However, hooking all these functions is not a simple and straightforward task for the backdoor. It involves accessing many internal structures and manipulating process-specific structures until it achieves its goal, and it also needs to be as stealthy as possible, which means that the malicious code contains multiple checks to avoid being analyzed.

Execution environment check

It first parses ld-linux (dynamic linker), which is primarily responsible for dynamically resolving symbol addresses in memory. It also extracts various information about the environment and verifies that the current process the backdoor is running in matches its execution criteria, which are:

• The current process is /usr/bin/sshd
• Check if the kill switch is present

It extracts the name of the current process from argv[0] and also parses all the process environment variables to see if any of them are present in its internal string table. If a match is found, or the process is not sshd, the malware halts its execution.

Process environment check

The only variable inside its own table is yolAbejyiejuvnup=Evjtgvsh5okmkAvj, which in this context serves as a kill switch.

The trie structure

One of the distinctive features of the backdoor is the use of a single trie structure for string operations. Instead of directly comparing strings or using string hashes to match a particular constant (for example, the name of a library function), the code performs a trie lookup, and checks if the result is equal to a certain constant number. For example, the magic value for the ELF header results in the trie returning 0x300, and the name of the system function is matched with a return value of 0x9F8. Trie is not just used for comparisons: certain functions that use pointers to strings (for example, ssh-2.0) search for these strings in the host binary using the trie, so there will be no suspicious data in the backdoor’s body.

The implementation of the trie uses 16-byte bitmasks, each half corresponding to the byte input ranges 0x00-0x3F and 0x40-0x7F, and 2-byte trie leaf nodes, 3 bits of which are flags (direction, termination) and the rest is reserved for the value (or the location of the next node).

Part of the trie lookup function that performs the bitmap match

Symbol resolver

There are at least three symbol resolver-related routines used by the backdoor to locate the ELF Symbol structure, which holds information such as the symbol name and its offset. All symbol resolver functions receive a key to be searched in the trie.

Symbol resolver example

One of the backdoor resolver functions iterates through all symbols and verifies which one has the desired key. If it is found, it returns the Elf64_Sym structure, which will later be used to populate an internal structure of the backdoor that holds all the necessary function pointers. This process is similar to that commonly seen in Windows threats with API hashing routines.

The backdoor searches many functions from the libcrypto (OpenSSL) library, as these will be used in later encryption routines. It also keeps track of how many functions it was able to find and resolve; this determines whether it is executing properly or should stop.

Another interesting symbol resolver abuses the lzma_alloc function, which is part of the liblzma library itself. This function serves as a helper for developers to allocate memory efficiently using the default allocator (malloc) or a custom one. In the case of the XZ backdoor, this function is abused to make use of a fake allocator. In reality, it functions as another symbol resolver. The parameter intended for “allocation size” is, in fact, the symbol key inside the trie. This trick is meant to complicate backdoor analysis.

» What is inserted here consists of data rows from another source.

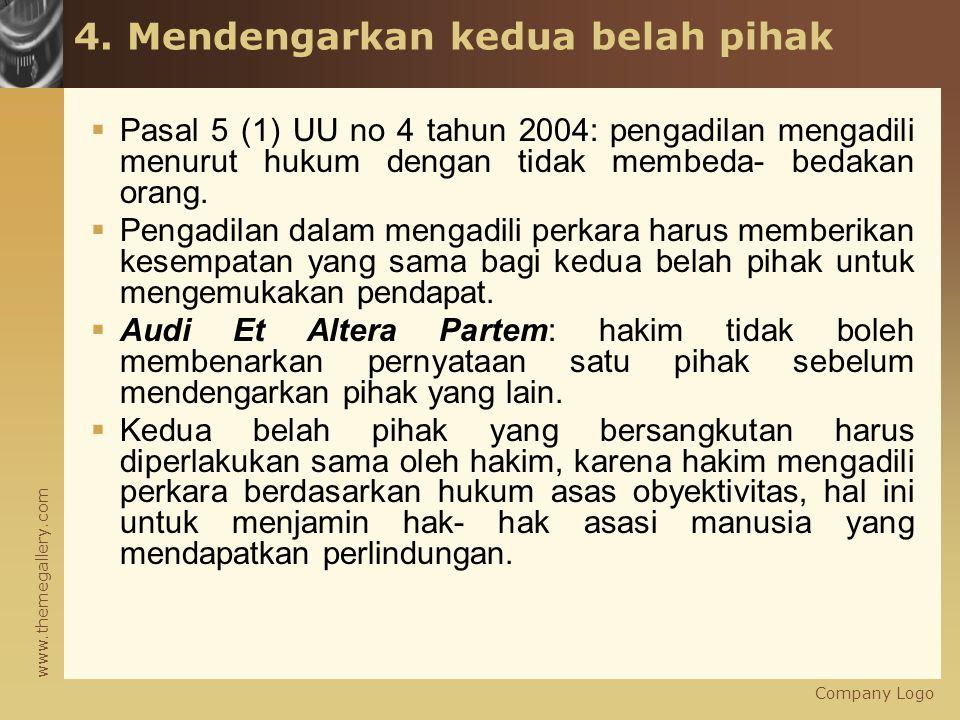 www.themegallery.com 4. Mendengarkan kedua belah pihak  Pasal 5 (1) UU no 4 tahun 2004: pengadilan mengadili menurut hukum dengan tidak membeda- beda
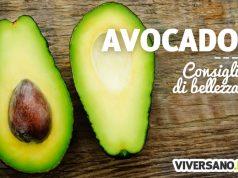 Le proprietà cosmetiche dell'avocado per pelle e capelli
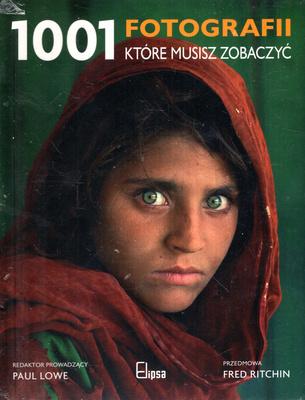 1001 FOTOGRAFII KTÓRE MUSISZ ZOBACZYĆ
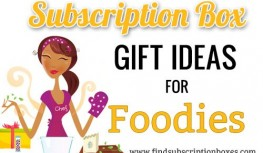 Subscription Box Gift Ideas for Foodies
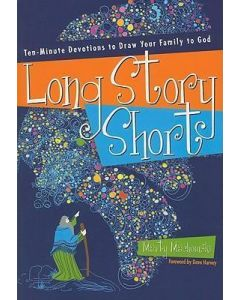 Long Story Short : Ten-Minute Devotions to Draw Your Family to God: Old Testament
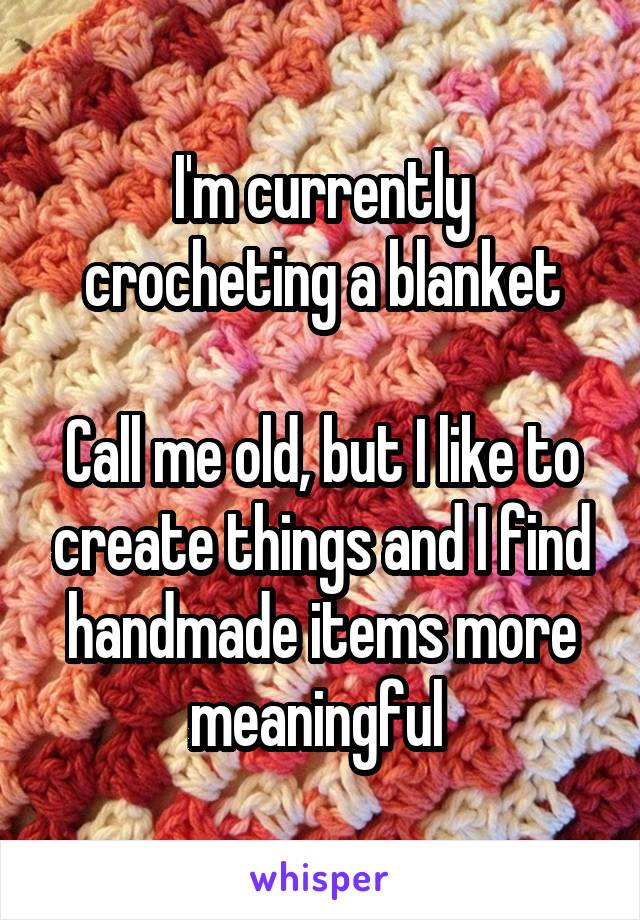 I'm currently crocheting a blanket  Call me old, but I like to create things and I find handmade items more meaningful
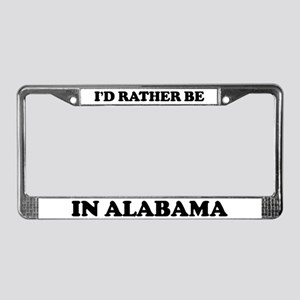 Rather be in Alabama License Plate Frame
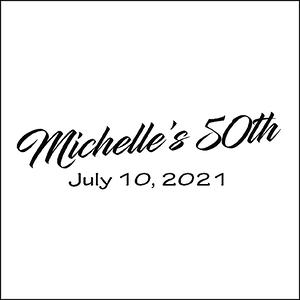 Michelle's 50th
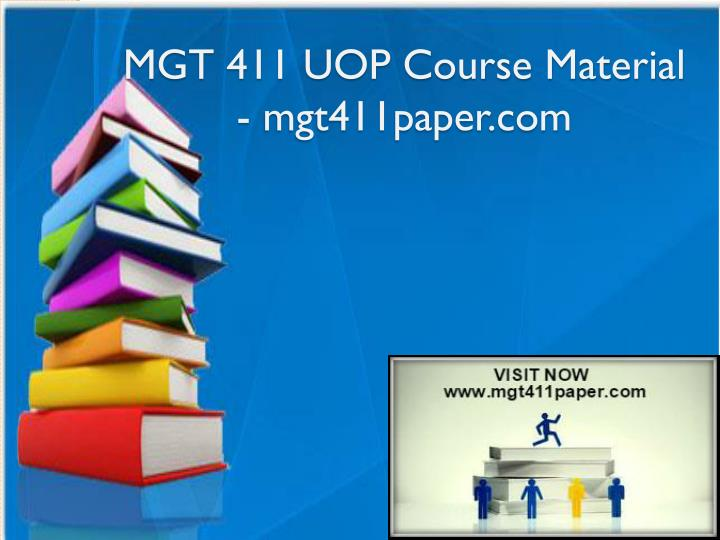 Mgt 411 uop course material mgt411paper com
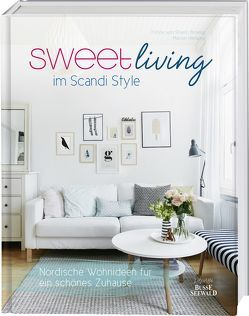 Sweet Living im Scandi Style von Broeng,  Shanti, Hellweg,  Marion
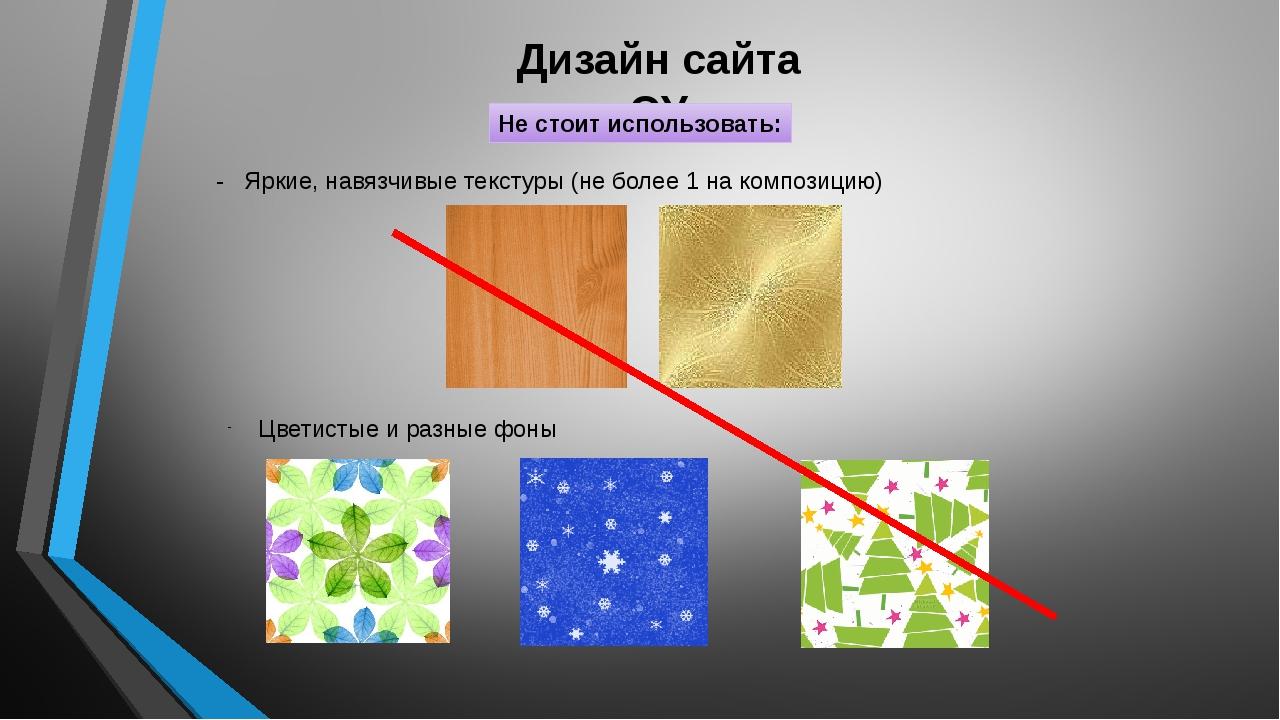 Дизайн сайта ОУ Не стоит использовать: - Яркие, навязчивые текстуры (не более...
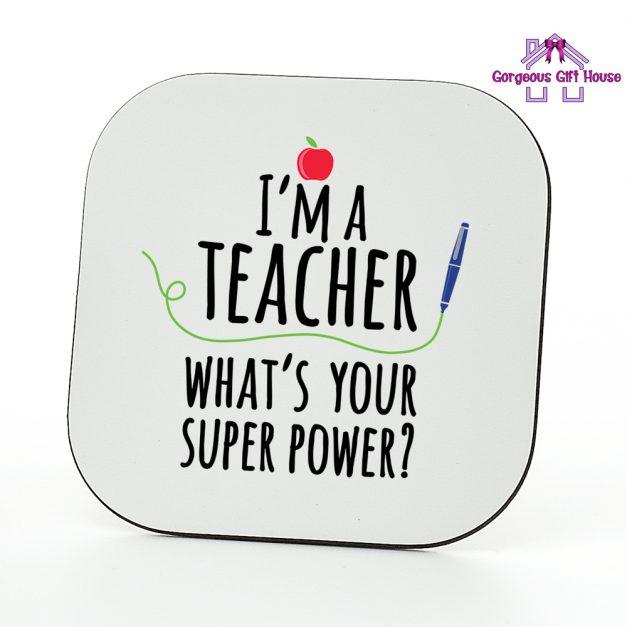 I'm A Teacher What's Your Super Power Coaster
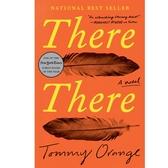2018/2019 美國得獎作品 There There: A novel Hardcover – June 5, 2018
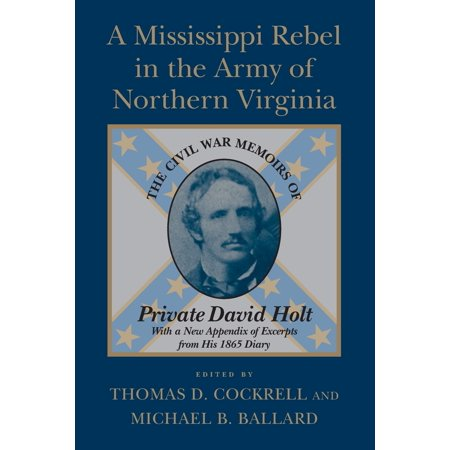 A Mississippi Rebel in the Army of Northern Virginia : The Civil War Memoirs of Private David Holt (Best Private Schools In Northern Virginia)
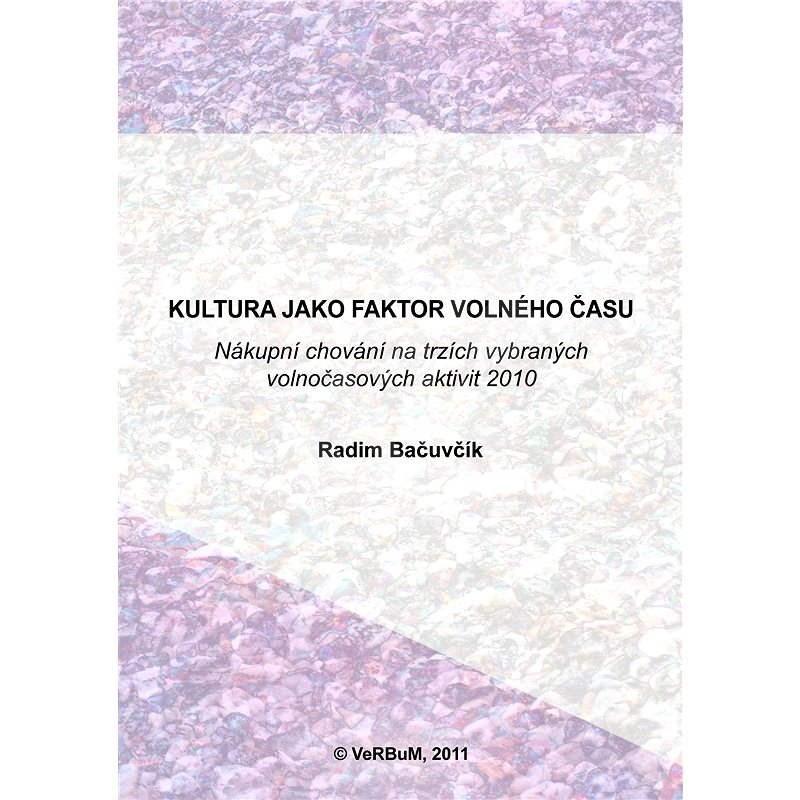 Kultura jako faktor volného času - Radim Bačuvčík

Symbol resolver using a fake allocator structure

The backdoor dynamically resolves its symbols while executing; it doesn’t necessarily do so all at once or only when it needs to use them. The resolved symbols/functions range from legitimate OpenSSL functions to functions such as system, which is used to execute commands on the machine.

The Symbind hook

As mentioned earlier, the primary objective of the backdoor initialization is to successfully hook functions. To do so, the backdoor makes use of rtdl-audit, a feature of the dynamic linker that enables the creation of custom shared libraries to be notified when certain events occur within the linker, such as symbol resolution. In a typical scenario, a developer would create a shared library following the rtdl-audit manual. However, the XZ backdoor opts to perform a runtime patch on the already registered (default) interfaces loaded in memory, thereby hijacking the symbol-resolving routine.

dl-audit runtime patch

The maliciously crafted structure audit_iface, stored in the dl_audit global variable within the dynamic linker’s memory area, contains the symbind64 callback address, which is invoked by the dynamic linker. It sends all the symbol information to the backdoor control, which is then used to obtain a malicious address for the target functions, thus achieving hooking.

Hooking placement inside the Symbind modified callback

The addresses for dl_audit and dl_naudit, which holds the number of audit interfaces available, are obtained by disassembling both the dl_main and dl_audit_symbind_alt functions. The backdoor contains an internal minimalistic disassembler used for instruction decoding. It makes extensive use of it, especially when hunting for specific values like the *audit addresses.

dl_naudit hunting code

The dl_naudit address is found by one of the mov instructions within the dl_main function code that accesses it. With that information, the backdoor hunts for access to a memory address and saves it.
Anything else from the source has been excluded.